EFSA report: THE IMPACT OF PESTICIDES ON BEES
On May 23rd the European Food Safety Agency (EFSA) published its scientific opinion on how pesticide-risk for bees should be assessed. This thorough scientific analysis finally confirms what many have claimed for years: that systemic pesticides, blamed for killing bees and wildlife on a vast scale have never been properly evaluated before their introduction into the market.
After a series of published analyses, letter exchanges and public criticisms from beekeepers, as well organisations working on governmental transparency, the Commission gave the EFSA the job of reviewing the risk assessment of these pesticides for bees, before these products are released onto the market.
For many years, the pesticide manufacturers themselves have defined the testing methodologies; they managed to insert their own people into the expert-groups, which actually define the testing-methods. In effect, the pesticide industry was running the entire show: defining its own rules for authorisation and licensing of its own products in the market. EFSA has now reviewed these industry-defined methodologies and found many gaps and deficiencies. Indeed, EFSA has taken a bold and brave stance by publishing this scientific opinion.
For the last thirty years, tests for the authorisation of a pesticide only considered acute toxicity: whether bees were killed within hours of a pesticide being applied. Pesticides were sprayed onto a field of crops and the impact on bee colonies would be studied and assessed. However, the introduction of systemic pesticides in the early 1990s posed a new and revolutionary threat to bees (which the existing tests could simply not assess adequately). Systemic pesticides are applied both in spray or as seed-dressings or soil treatments; the insecticide is absorbed into the plant and rapidly perfuses the entire structure of the plant: roots, stem, sap, leaves, flowers, pollen and nectar. The new systemics were also hyper-toxic by comparison to the older insecticides (lethal or damaging to bees at just a few parts per billion; Imidacloprid for example is more than 7,000 times more lethal to bees than was DDT). The older pesticides were applied to the leaves of the crop externally (and might remain active for only a few days) before rain and sun rendered them harmless. However, systemic pesticides remain toxic within the plant structure for the entire growing season (weeks or even months). As a result, bees feeding on the nectar and pollen of such treated crops are exposed to minute doses of hyper-toxic insecticides over very long periods of time.
Therefore the existing tests, which had only considered the acute toxicity of a pesticide in order to assess its potential impact on bees, could not evaluate or measure the effect of systemic pesticides, which act over very long periods and at sub-lethal doses. Unfortunately, the incorrect application of these short-term tests allowed the neurotoxic systemic pesticides onto the market: these include the neonicotinoids and the phenyl-pyrazoles, such as fipronil. These are now used on vast areas of crops (more than 240 million acres of crops in America are treated with neonicotinoids).
EFSA’s report clearly shows that the theoretical legal procedure (under Regulation (EC) 1107/2009) which supposedly allows Member States to withdraw a pesticide if it is seen to be causing problems, or if new scientific evidence suggests it should be withdrawn; -this procedure is in fact useless. It would never enable Member States to protect human health or wildlife from damage.

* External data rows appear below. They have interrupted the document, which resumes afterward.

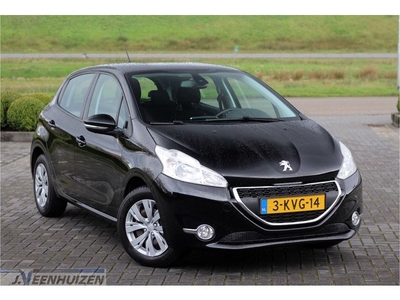 Peugeot 208 1.2 VTi Envy 2013 Navi Cruise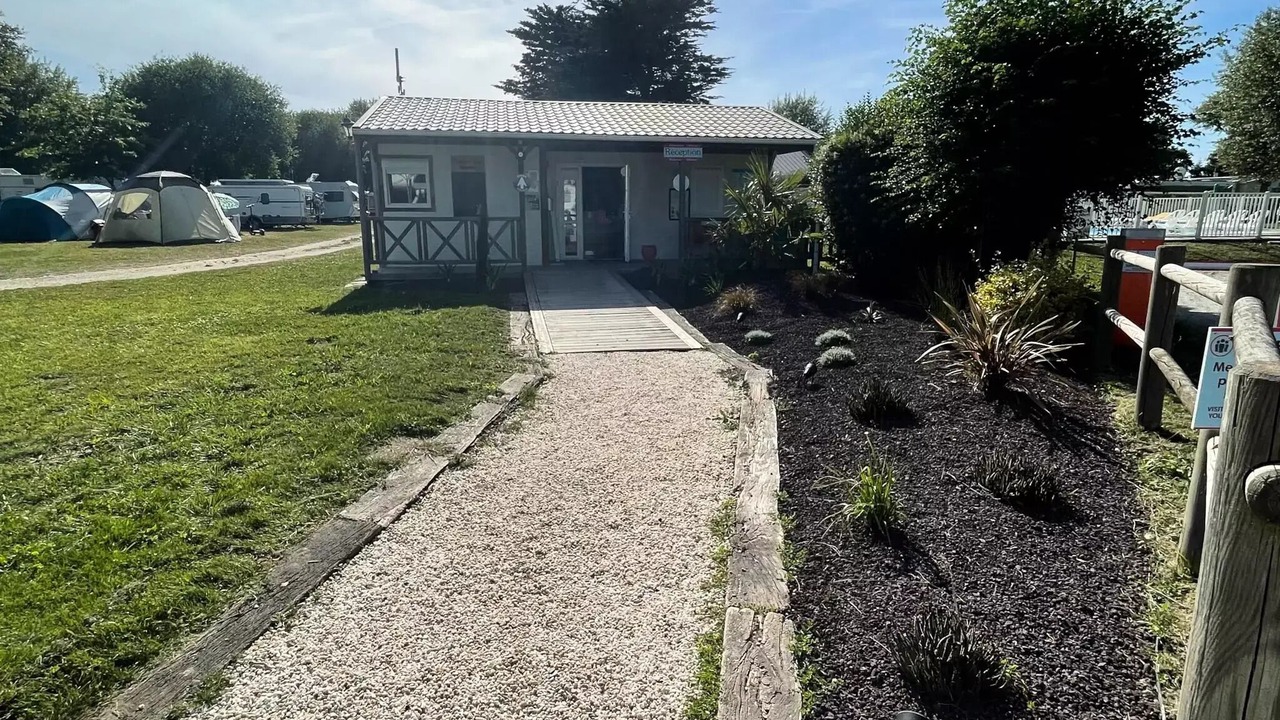 Photo of Outdoor in Guerande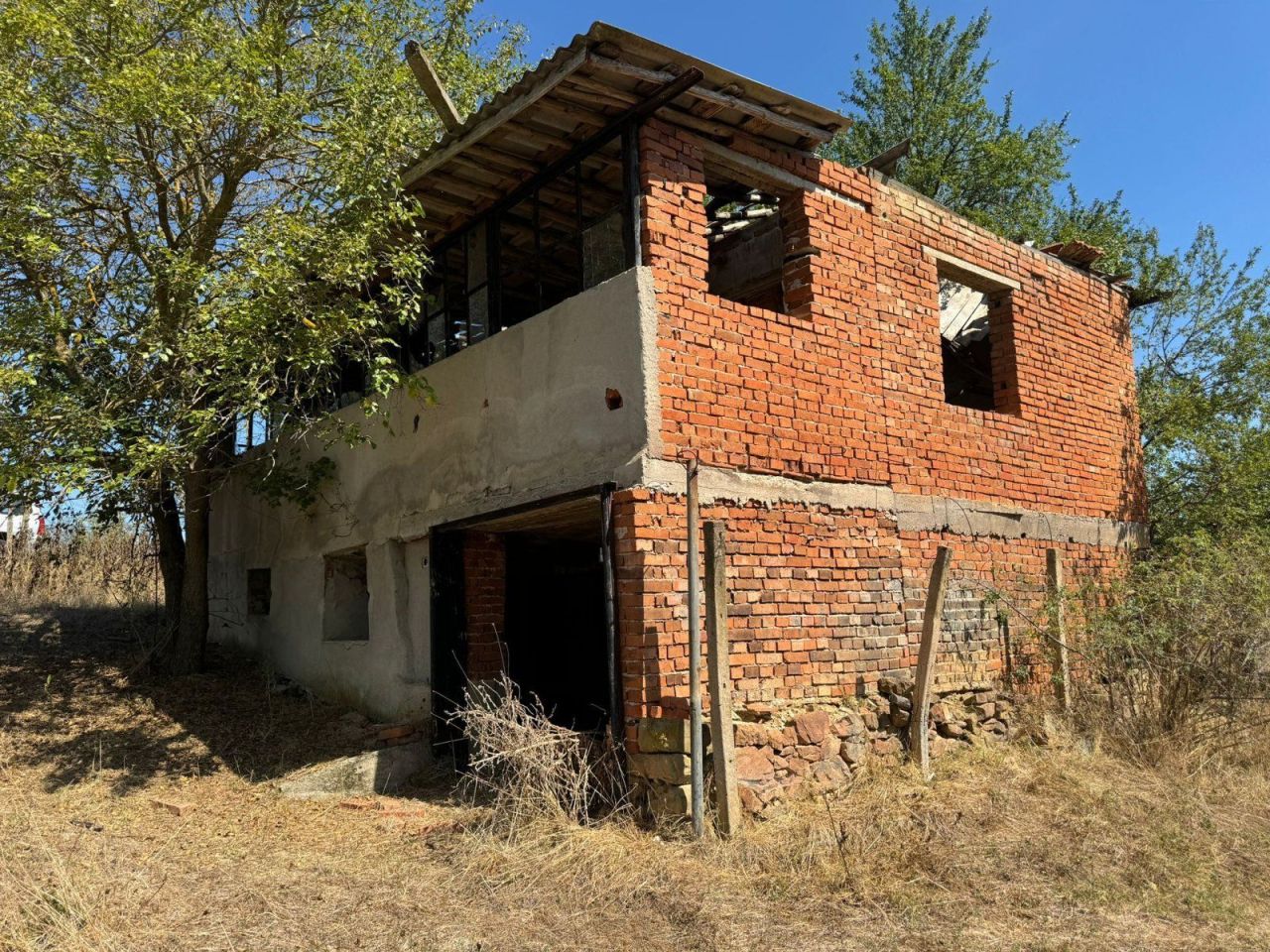 Grundstück in Sredez, Bulgarien, 2 200 m² - Foto 4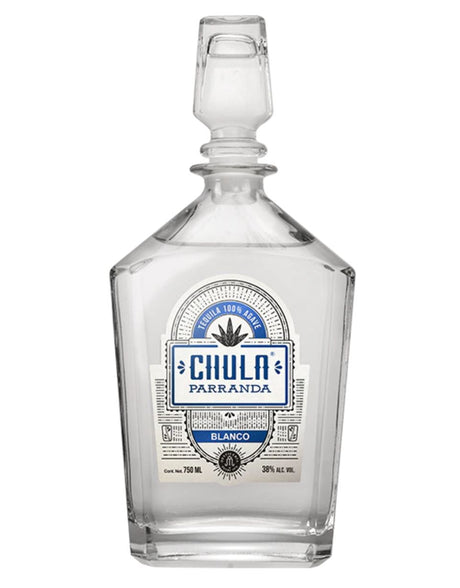 Buy Chula Parranda Blanco Tequila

Sadly the EFSA report fails to address the crucial question: since it has been admitted that the older methods of risk-assessment were wrongly used to assess the toxicity of the systemic pesticides, will the use of these products now be suspended until they are completely re-evaluated and re-assessed? If this question is not answered. Then arguably EFSA’s report may be condemned as a smokescreen; a palliative concession which appears to address beekeepers concerns, but which in fact allows the use of these wrongly-tested pesticides to continue as normal; in short, business as usual.
EFSA’s scientific opinion will form the basis for a Guidance Document to help define new and more appropriate tests, which pesticide companies must carry out to prove that their products do not harm bees. It will also serve as a manual for the evaluation of dossiers by public authorities. Regulation (EC) 1107/2009 envisages a complete risk assessment of pesticides before they are released onto the market; this includes an environmental risk assessment of their impact on bees.
If governments at EU and national level do not bite the bullet, and address this crucial failure on their part, they will only confirm what many beekeepers have suspected all along, namely, that the pesticide manufacturers are in the driving seat. This is completely unacceptable in a democratic society where agricultural policy is meant to be based on the neutral, science-based risk assessment of pesticides, rather than on the narrow economic self-interest of a small group of corporations.
Let us hope that the positive steps, which EFSA has already taken in recommending better and more stringent methods of evaluating pesticide risks, will not be watered down or kicked into the long grass by selfish commercial interests.